## What this task involves
Please print the records below exactly as they are written.

Saved data entries
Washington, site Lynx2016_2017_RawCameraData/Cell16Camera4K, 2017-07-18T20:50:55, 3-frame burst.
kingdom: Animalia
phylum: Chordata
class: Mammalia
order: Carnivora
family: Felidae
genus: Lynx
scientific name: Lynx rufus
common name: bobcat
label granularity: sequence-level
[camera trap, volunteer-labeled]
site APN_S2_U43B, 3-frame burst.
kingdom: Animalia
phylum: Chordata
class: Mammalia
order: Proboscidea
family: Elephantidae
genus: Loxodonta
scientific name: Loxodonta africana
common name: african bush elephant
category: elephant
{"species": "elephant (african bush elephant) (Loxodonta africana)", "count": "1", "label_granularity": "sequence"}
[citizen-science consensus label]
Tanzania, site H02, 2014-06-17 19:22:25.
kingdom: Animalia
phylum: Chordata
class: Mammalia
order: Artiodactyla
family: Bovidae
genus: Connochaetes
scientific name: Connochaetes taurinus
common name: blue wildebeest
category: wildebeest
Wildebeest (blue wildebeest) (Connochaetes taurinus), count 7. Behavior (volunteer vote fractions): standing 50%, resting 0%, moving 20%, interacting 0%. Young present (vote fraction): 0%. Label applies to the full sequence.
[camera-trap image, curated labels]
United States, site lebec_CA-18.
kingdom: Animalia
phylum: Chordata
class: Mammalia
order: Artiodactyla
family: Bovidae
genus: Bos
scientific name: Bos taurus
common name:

## Solution to the problem
Washington, site Lynx2016_2017_RawCameraData/Cell16Camera4K, 2017-07-18T20:50:55, 3-frame burst.
kingdom: Animalia
phylum: Chordata
class: Mammalia
order: Carnivora
family: Felidae
genus: Lynx
scientific name: Lynx rufus
common name: bobcat
label granularity: sequence-level
[camera trap, volunteer-labeled]
site APN_S2_U43B, 3-frame burst.
kingdom: Animalia
phylum: Chordata
class: Mammalia
order: Proboscidea
family: Elephantidae
genus: Loxodonta
scientific name: Loxodonta africana
common name: african bush elephant
category: elephant
{"species": "elephant (african bush elephant) (Loxodonta africana)", "count": "1", "label_granularity": "sequence"}
[citizen-science consensus label]
Tanzania, site H02, 2014-06-17 19:22:25.
kingdom: Animalia
phylum: Chordata
class: Mammalia
order: Artiodactyla
family: Bovidae
genus: Connochaetes
scientific name: Connochaetes taurinus
common name: blue wildebeest
category: wildebeest
Wildebeest (blue wildebeest) (Connochaetes taurinus), count 7. Behavior (volunteer vote fractions): standing 50%, resting 0%, moving 20%, interacting 0%. Young present (vote fraction): 0%. Label applies to the full sequence.
[camera-trap image, curated labels]
United States, site lebec_CA-18.
kingdom: Animalia
phylum: Chordata
class: Mammalia
order: Artiodactyla
family: Bovidae
genus: Bos
scientific name: Bos taurus
common name:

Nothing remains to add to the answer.